This article is the fifth in a series about the enhancements delivered in IBM DB2 12, and focuses on improved features that improve performance for analytical queries. Read part one, part two, part three and part four.
Many new applications are focused on analytics and are characterized by more use of sort, joins, stage 2 predicates and other more complex SQL patterns. This article looks at how DB2 12 for z/OS enables these complex applications by improving their performance. I start by outlining the high-level objectives for DB2 12, the performance improvements compared to DB2 11 for the different types of workloads tested, and move on to discuss the technical details.
High-level Performance Objectives for Complex SQL Applications
Query performance continues to increase in importance to customers, as they seek cost-effective ways to discover valuable information hidden in the vast amounts of their business and operational data. Additionally, improved analytical query performance enables them to make business decisions faster and at less cost.
DB2 12 has over twice the number of performance enhancements in this area than DB2 11, which was itself known for impressive query performance improvements. Many of the enhancements are targeted at SQL constructs seen both in new analytical and in complex transactional workloads.
To summarize the three high-level objectives for analytical queries in this release of DB2:
- Up to a 25 percent CPU improvement for traditional query workloads through optimizations for DISTINCT, GROUP BY, reduced work-file usage, multiple index access and list prefetch
- Up to a two times improvement for modern SQL applications, focusing on performance improvements for next generation SAP applications, for real-time analytics and for complex online transaction processing (OLTP) workloads. These optimizations are related to outer join, UNION ALL, stage 2 join predicates, CASE expressions, VARBINARY datatype indexability, DECFLOAT datatype indexability and others.
- Making parallel query child tasks 100 percent IBM z Integrated Information Processor (zIIP) eligible. In previous releases, there was a complicated formula to determine which parts of the parallel query were eligible for zIIP offload. In DB2 12 this becomes much easier with all child tasks associated with the queries being zIIP eligible.
It’s important to note that modern applications contain more complex SQL patterns, which are specifically targeted in DB2 12. They tend to use more sorting, joins, stage 2 predicates and others. These complex patterns are less common in traditional OLTP and batch workloads.
Query Workload CPU and Elapsed Time Improvement from V11
Many DB2 customers help DB2 development to profile various types of customer workloads. The profiles are then used to build workloads to stress test the performance enhancements in each release. These workloads are used to evaluate the performance improvements introduced by new DB2 releases, and for DB2 12 the performance results were compared with those in DB2 11. Db2 for z/OS development also uses standard industry workloads (e.g., SAP) and standard benchmark workloads to evaluate SQL performance. The chart below demonstrates the variability of the DB2 12 performance improvements across different workload types.
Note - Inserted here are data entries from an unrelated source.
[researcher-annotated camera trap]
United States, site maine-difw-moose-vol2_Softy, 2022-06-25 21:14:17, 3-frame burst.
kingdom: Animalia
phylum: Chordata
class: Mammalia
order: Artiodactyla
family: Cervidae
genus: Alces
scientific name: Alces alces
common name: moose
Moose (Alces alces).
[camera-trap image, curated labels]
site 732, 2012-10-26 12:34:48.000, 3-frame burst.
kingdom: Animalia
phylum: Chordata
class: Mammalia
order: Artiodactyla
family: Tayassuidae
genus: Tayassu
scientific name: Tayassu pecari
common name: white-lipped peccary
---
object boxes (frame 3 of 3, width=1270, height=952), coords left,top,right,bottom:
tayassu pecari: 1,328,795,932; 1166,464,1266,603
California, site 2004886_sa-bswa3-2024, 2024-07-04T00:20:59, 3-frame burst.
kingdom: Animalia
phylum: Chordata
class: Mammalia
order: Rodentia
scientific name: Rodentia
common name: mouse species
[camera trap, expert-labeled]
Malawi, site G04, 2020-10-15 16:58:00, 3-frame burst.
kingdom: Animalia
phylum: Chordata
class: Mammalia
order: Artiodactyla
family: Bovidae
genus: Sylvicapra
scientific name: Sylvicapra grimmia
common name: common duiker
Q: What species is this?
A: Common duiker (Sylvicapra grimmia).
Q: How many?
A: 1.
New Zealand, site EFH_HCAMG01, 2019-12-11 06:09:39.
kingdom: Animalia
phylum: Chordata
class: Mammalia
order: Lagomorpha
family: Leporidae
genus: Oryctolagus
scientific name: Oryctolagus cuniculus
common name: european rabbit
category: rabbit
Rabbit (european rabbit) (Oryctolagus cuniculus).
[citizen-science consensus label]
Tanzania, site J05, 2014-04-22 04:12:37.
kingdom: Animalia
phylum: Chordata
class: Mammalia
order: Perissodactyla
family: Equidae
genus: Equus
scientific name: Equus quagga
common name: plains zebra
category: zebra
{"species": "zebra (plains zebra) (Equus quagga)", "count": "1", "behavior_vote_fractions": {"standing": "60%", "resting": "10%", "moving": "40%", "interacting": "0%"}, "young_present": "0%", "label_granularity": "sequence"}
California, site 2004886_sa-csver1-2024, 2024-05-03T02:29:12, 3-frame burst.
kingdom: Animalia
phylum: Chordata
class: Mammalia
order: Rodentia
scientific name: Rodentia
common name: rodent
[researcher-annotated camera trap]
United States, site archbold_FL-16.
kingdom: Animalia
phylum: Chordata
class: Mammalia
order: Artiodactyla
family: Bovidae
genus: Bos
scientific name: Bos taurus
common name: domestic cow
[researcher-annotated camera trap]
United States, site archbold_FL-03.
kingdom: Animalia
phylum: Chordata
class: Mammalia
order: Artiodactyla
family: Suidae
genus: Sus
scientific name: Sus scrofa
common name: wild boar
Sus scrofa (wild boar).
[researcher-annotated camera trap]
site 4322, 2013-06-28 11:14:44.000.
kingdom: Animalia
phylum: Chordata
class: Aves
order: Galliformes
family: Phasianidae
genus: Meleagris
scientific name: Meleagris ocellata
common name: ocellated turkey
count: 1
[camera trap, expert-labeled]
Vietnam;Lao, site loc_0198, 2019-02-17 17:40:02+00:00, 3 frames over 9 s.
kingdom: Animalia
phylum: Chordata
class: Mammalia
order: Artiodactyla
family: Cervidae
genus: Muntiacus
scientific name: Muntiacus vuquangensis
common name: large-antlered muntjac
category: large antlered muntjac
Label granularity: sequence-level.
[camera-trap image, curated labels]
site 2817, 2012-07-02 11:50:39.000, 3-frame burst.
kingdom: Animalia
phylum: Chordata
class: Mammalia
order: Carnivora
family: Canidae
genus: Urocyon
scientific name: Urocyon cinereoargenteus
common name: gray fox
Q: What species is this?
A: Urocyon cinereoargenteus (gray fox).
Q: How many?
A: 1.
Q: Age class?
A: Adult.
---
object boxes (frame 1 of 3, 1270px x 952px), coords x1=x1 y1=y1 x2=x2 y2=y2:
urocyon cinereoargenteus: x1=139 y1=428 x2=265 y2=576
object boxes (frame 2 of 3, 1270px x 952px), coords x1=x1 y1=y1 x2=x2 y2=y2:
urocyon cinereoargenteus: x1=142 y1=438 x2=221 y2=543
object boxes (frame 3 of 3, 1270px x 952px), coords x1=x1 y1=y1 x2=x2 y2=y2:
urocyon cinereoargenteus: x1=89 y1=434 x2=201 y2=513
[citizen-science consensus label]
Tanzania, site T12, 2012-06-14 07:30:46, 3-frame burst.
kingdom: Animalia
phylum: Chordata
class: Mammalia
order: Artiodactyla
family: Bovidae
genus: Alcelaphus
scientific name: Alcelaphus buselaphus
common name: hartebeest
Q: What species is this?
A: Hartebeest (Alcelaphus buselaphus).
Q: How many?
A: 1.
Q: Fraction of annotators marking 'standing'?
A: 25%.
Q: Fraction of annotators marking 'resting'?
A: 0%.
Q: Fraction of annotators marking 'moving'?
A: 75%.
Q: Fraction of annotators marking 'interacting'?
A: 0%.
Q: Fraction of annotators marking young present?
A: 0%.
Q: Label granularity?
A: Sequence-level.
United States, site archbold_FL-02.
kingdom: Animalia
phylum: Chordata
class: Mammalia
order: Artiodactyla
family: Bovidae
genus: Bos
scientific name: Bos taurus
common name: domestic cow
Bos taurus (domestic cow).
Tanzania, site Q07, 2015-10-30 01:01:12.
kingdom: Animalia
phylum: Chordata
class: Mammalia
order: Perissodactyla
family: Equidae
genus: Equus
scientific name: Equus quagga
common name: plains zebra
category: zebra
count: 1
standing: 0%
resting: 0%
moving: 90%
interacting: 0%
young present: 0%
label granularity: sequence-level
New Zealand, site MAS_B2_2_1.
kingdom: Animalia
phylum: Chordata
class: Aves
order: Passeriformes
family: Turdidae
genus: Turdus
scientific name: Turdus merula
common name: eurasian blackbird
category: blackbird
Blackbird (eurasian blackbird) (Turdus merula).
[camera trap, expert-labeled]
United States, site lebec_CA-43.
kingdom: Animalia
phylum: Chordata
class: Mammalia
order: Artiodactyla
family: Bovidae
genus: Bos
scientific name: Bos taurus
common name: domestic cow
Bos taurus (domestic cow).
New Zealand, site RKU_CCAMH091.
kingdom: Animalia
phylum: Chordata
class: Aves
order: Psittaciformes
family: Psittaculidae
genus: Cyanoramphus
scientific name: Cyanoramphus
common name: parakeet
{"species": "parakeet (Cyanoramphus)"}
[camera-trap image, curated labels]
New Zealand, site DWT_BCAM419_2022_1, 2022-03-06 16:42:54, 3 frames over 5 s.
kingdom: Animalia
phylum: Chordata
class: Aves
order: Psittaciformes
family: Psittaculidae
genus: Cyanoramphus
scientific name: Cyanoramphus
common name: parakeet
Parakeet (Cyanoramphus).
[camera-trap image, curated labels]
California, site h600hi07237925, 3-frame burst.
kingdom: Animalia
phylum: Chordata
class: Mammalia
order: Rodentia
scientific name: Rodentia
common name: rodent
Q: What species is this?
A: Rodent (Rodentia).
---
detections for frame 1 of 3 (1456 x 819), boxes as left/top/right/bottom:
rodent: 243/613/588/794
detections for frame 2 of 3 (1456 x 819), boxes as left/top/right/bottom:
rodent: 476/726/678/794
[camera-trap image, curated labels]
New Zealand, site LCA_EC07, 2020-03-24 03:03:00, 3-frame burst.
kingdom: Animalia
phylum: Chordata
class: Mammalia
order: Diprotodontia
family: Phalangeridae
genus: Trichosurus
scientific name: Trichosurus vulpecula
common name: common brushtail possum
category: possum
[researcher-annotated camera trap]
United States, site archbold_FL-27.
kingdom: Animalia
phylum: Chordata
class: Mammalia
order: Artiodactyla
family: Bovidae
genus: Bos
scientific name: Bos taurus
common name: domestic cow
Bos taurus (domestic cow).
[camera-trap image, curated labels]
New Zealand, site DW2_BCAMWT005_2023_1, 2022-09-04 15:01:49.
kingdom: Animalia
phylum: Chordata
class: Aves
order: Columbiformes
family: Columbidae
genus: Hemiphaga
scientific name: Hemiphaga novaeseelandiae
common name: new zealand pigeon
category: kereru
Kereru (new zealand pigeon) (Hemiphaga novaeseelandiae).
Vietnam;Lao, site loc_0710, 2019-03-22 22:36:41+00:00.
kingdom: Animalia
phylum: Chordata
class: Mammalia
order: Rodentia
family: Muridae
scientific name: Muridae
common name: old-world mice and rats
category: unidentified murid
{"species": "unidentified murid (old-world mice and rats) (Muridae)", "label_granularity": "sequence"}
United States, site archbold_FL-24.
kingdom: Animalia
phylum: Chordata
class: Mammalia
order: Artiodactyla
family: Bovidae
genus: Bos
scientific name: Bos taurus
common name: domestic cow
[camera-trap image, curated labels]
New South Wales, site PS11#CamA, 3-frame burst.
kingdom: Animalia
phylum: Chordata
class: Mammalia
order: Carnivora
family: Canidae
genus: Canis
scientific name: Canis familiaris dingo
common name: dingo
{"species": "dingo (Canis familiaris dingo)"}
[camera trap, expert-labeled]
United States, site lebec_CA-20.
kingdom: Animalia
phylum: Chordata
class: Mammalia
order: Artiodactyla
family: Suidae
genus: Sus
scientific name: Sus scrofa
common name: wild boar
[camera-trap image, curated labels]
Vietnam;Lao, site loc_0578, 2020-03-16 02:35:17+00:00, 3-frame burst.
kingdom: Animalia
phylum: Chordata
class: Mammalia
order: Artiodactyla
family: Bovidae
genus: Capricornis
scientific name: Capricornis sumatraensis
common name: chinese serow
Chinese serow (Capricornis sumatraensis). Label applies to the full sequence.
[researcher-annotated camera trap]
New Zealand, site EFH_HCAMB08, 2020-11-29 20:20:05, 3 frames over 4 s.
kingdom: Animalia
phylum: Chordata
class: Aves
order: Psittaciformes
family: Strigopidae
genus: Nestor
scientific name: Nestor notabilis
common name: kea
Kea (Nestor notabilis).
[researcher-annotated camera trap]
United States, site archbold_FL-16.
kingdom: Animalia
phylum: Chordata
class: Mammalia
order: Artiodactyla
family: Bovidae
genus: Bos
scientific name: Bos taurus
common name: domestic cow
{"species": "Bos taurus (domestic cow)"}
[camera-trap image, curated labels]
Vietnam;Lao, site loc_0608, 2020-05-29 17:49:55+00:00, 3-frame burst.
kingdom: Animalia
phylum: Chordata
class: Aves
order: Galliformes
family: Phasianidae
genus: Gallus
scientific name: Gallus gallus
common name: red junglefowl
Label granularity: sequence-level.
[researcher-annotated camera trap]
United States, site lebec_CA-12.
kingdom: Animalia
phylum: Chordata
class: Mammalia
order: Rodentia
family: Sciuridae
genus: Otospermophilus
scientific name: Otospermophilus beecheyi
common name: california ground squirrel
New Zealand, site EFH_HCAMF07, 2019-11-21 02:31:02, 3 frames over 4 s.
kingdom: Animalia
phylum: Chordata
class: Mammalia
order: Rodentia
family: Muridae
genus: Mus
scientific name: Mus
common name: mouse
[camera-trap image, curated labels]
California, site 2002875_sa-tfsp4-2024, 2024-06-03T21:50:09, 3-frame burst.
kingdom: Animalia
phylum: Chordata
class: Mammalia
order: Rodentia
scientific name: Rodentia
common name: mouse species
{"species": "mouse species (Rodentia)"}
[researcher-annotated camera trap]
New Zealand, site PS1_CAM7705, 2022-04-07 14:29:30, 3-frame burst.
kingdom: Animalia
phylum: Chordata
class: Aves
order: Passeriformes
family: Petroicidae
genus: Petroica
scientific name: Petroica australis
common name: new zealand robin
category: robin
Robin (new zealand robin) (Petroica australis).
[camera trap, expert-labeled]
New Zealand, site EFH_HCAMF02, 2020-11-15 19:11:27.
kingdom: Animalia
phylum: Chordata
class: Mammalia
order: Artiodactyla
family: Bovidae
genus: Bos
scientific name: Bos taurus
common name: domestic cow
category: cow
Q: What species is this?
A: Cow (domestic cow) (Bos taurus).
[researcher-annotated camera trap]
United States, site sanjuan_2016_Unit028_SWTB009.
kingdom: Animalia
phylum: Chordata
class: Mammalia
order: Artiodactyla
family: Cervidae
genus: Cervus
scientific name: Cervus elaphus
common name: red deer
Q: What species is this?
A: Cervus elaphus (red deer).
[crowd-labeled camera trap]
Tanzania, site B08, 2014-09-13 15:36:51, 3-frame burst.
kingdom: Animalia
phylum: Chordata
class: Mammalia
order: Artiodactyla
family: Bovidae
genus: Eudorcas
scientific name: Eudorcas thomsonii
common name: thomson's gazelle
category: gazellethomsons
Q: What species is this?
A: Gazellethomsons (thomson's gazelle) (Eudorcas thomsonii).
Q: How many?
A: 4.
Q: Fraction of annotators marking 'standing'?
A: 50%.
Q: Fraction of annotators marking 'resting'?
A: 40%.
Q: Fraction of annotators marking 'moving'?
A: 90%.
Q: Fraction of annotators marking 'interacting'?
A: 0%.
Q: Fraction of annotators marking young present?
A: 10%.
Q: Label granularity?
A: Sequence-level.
The percentage improvement in CPU and elapsed time for workloads involving simple queries or large data scans is relatively small compared to DB2 11. On the other hand, for query workloads involving complex reporting and large sorts, the CPU and elapsed time improvements are much more significant. Very impressive savings are seen for query workloads involving UNION ALL with views, complex outer joins, User Defined Functions (UDF) and so on.
When looking at these figures, you should always bear in mind that these results are isolated measurements and may not be representative of your actual performance results, because of the large degree of variability in real customer workloads.
High-level Performance Focus
DB2 development has focused on two SQL query areas for high-level performance targets:
- Complex query workloads typical of newer applications, including but not restricted to the analytical workloads so important to customers
- More general query performance bottlenecks
The query patterns used by newer workloads tend to use complex views or table UDFs, including functions and operators like UNION ALL, outer joins, and join predicates involving stage 2 predicates. They also tend to use CASE expressions, CAST functions and scalar functions. These query patterns are specifically targeted in DB2 12 for performance improvement.
The SQL UNION ALL construct is used extensively by DB2 itself in system temporal implementations, and in transparent archive. It’s also widely used in new analytics workloads such as SAP Fiori and SAP Simple Financials, and in transactional workloads such as WebSphere Portal and WebSphere Business Process Server, among others. Usefully, it turns out that UNION ALL and outer join share many of the same performance challenges and solutions. These newer workloads also make extensive use of outer joins and other complex query SQL operators and constructs such as CASE expressions, CAST functions and scalar functions.
For general query performance bottlenecks that impact all complex workloads, IBM has focused on reducing sort/work-file usage and therefore contention for prefetch engines, reducing the cost and frequency of PREPARE, and in the area of I/O performance, avoiding the unnecessary scheduling of prefetch engines.
To try to reduce the cost of PREPARE, DB2 development has targeted the case where a table has many indexes defined on it, as this is one of the most expensive query types to PREPARE. To reduce the frequency of PREPARE, as discussed in the previous article
, DB2 12 introduced Dynamic Plan Stability—the capabilities to capture dynamic SQL statement text and runtimes in the Dynamic Statement Cache (DSC) and store them in the DB2 catalog, and to load them from the catalog into the DSC. PREPARE frequency is further reduced by avoiding Global DSC statement invalidation by utilities.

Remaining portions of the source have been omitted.